▸ **Dataset entries**:
_ _ _ _ _ _ _

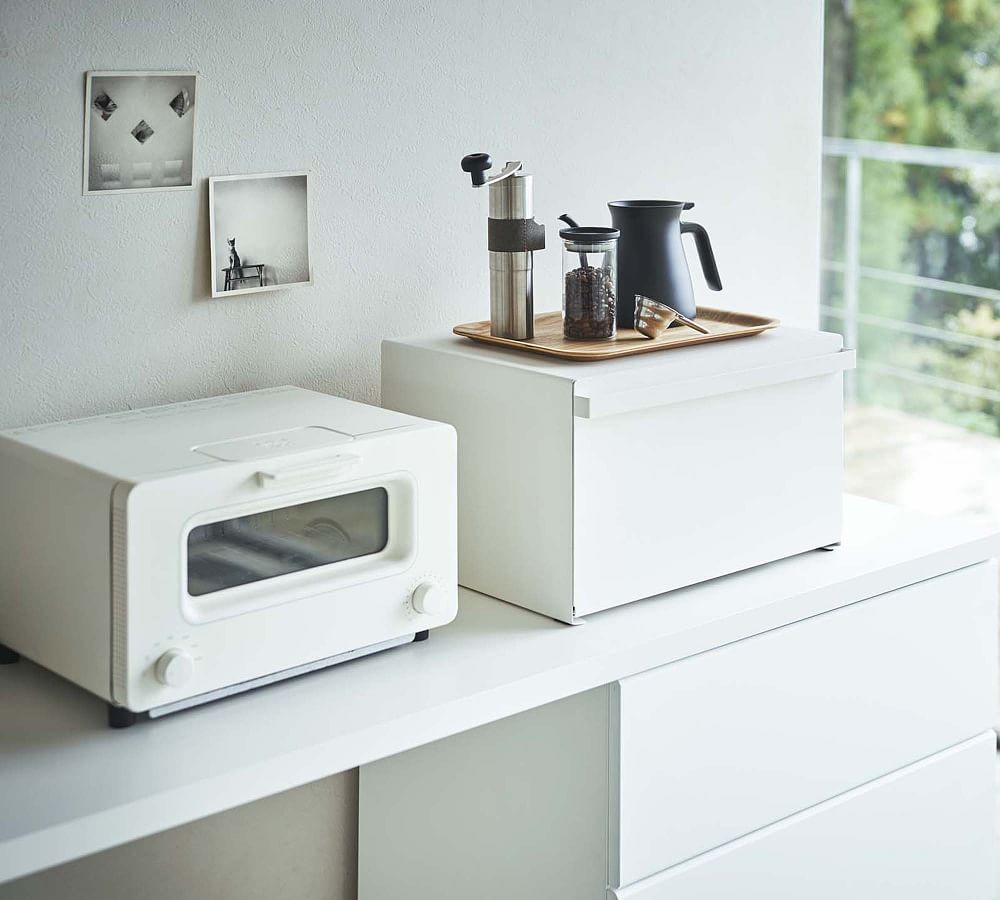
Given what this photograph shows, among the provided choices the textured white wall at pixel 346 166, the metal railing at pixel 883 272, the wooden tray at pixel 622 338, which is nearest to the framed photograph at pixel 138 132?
the textured white wall at pixel 346 166

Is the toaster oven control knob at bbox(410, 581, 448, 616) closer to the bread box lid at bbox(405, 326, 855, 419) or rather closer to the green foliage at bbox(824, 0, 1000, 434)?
the bread box lid at bbox(405, 326, 855, 419)

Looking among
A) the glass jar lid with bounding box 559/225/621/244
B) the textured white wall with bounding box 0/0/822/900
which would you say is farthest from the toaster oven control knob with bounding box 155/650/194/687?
the glass jar lid with bounding box 559/225/621/244

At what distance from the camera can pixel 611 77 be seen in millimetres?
1876

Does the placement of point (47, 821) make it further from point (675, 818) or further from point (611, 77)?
point (611, 77)

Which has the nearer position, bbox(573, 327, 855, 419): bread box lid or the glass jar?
bbox(573, 327, 855, 419): bread box lid

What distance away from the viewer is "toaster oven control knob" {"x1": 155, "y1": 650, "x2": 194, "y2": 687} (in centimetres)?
115

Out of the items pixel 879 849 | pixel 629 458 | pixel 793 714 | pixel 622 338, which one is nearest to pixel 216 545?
pixel 629 458

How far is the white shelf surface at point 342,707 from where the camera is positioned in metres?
1.06

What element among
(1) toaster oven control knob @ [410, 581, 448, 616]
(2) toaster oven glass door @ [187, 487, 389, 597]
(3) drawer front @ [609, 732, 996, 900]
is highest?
(2) toaster oven glass door @ [187, 487, 389, 597]

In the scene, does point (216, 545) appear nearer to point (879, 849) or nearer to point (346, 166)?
point (346, 166)

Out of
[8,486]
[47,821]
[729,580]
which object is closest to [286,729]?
[47,821]

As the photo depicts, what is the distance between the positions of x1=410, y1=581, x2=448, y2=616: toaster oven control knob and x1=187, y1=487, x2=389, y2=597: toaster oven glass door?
6cm

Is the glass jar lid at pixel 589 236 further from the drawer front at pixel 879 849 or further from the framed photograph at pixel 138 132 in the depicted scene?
the drawer front at pixel 879 849

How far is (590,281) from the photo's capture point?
1517mm
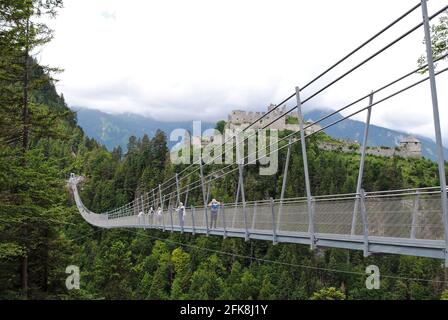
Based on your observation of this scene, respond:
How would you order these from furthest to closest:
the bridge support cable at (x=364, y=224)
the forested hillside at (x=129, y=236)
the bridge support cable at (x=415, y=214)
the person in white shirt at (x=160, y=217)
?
1. the person in white shirt at (x=160, y=217)
2. the forested hillside at (x=129, y=236)
3. the bridge support cable at (x=364, y=224)
4. the bridge support cable at (x=415, y=214)

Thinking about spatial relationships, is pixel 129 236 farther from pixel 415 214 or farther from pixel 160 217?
pixel 415 214

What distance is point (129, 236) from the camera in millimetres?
92438

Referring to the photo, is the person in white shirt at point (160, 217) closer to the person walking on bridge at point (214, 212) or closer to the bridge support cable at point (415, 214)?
the person walking on bridge at point (214, 212)

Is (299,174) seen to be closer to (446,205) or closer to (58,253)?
(58,253)

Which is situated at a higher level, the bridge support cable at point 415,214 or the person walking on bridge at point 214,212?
the person walking on bridge at point 214,212

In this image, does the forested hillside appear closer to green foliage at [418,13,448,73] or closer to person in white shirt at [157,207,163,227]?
person in white shirt at [157,207,163,227]

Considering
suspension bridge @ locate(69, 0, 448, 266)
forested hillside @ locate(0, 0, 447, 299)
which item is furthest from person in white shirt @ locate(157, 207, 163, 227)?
suspension bridge @ locate(69, 0, 448, 266)

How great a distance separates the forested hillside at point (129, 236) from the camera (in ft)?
42.5

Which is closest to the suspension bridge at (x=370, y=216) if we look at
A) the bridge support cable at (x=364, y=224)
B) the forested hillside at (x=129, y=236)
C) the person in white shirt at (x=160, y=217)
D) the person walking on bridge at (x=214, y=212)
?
the bridge support cable at (x=364, y=224)

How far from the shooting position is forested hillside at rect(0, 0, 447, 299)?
1295 cm

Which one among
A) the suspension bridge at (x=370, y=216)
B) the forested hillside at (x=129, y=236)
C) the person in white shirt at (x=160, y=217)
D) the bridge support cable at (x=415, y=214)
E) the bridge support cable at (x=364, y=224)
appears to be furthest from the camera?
the person in white shirt at (x=160, y=217)

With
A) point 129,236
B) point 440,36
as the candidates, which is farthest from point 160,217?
point 129,236

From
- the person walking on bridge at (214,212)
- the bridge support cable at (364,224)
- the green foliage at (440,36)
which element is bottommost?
the bridge support cable at (364,224)

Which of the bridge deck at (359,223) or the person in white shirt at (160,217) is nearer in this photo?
the bridge deck at (359,223)
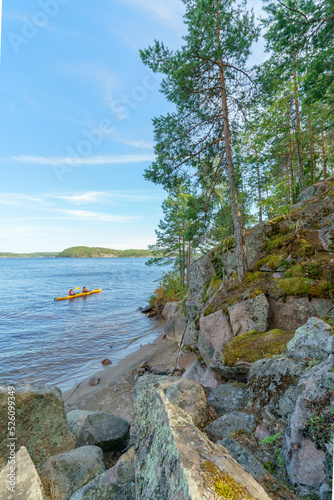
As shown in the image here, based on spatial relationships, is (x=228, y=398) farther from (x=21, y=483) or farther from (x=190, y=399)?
(x=21, y=483)

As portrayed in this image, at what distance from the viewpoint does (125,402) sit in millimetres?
8023

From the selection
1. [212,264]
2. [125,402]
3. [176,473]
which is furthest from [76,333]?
[176,473]

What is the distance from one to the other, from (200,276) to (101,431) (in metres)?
7.31

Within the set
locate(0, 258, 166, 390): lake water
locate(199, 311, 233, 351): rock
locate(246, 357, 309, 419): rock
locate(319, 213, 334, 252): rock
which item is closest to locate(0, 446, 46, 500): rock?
locate(246, 357, 309, 419): rock

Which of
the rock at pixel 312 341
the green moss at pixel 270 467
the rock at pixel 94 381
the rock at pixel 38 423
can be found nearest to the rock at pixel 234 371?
the rock at pixel 312 341

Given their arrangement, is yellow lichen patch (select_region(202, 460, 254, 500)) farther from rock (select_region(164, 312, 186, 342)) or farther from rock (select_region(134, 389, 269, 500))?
rock (select_region(164, 312, 186, 342))

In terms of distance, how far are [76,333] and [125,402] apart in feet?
33.0

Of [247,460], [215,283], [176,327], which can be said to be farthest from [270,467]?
[176,327]

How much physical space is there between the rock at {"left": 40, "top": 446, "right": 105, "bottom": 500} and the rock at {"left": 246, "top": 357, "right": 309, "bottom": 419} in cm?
→ 274

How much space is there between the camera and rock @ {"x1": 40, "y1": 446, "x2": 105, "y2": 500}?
9.99 feet

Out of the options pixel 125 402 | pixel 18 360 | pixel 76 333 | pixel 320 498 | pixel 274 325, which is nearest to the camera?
pixel 320 498

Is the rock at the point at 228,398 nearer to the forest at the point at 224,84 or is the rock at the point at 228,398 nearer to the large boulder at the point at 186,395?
the large boulder at the point at 186,395

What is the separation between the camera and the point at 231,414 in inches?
132

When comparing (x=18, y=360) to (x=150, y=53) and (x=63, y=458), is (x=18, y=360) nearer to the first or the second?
(x=63, y=458)
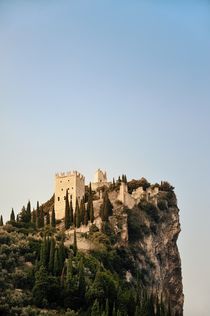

_ _ _ _ _ _ _

▸ **Written problem**:
Pull out every line from the listing above that contains the word "millimetres".

▸ **Result of this exercise**:
At what distance from the camera can pixel 611 77 be seen in millimetres?
What distance is point (129, 236) from the camera in millimetres?
As portrayed in this image, at what distance from the viewpoint does (125,402) sit in millimetres?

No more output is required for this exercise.